I’m trying to make chicken salad here, which might sound rich coming from a Red Sox fan, but I loved Rivera. He belonged to the Yankees, but he belonged to the baseball-playing human race, and that’s all I really care about. Shit, it’s better than he played for the Yankees. If anyone was deserving of the spotlight, it was him. Derek Jeter is a great, great player, but he’s symbolic of the Yankees teams in a way Mariano isn’t. Those Yankees teams were Derek Jeter and had Mariano, and that’s an important semantic difference. Mariano belonged to all of us, because things that damn awesome just do.
All that said, there’s no official word that this is the end for Mariano, but it is the end for the Yankees, who finally have to face life without him on a sustained basis.
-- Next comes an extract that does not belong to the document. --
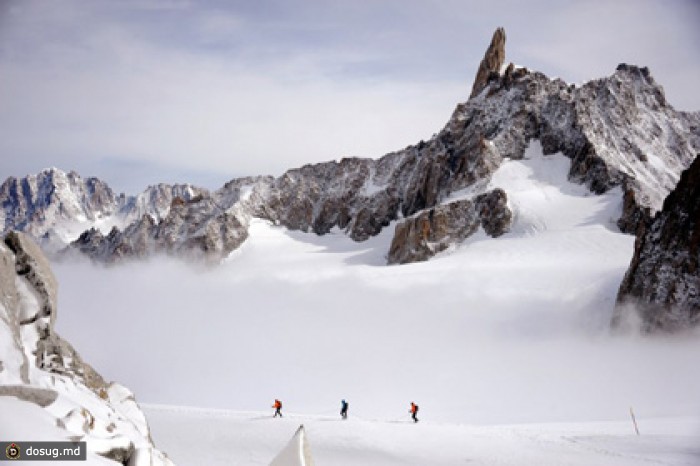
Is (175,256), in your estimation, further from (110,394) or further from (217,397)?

This is the moment everything changes. As fans of literally every other team can tell you, “relief pitching” is an oxymoron, in that it’s almost always a relief for the other team to see it activated. Through all the scuffling, the Yankees knew Rivera was on the end of that chain, and for as long as they needed him. Even as his appearances longer than one inning dwindled, you knew he had it in him, just like he had three innings in him in 2003 against the Red Sox in the famous Aaron Boone game. It’s barely remembered that David Ortiz came about two feet from hitting a home run off the great one in extra innings, and for good reason: Rivera kept him in the yard, and when Boone did Ortiz about 60 feet better, he ran to the mound and pounded it with his bare fists, crying like a man who had given everything he had to a game he loved. If your lasting image of Mariano is of the legend writhing in the dirt, tears streaking his face, make it that one, and not the one from yesterday. That’s the legend in carbonite, the tower that can never be rebuilt.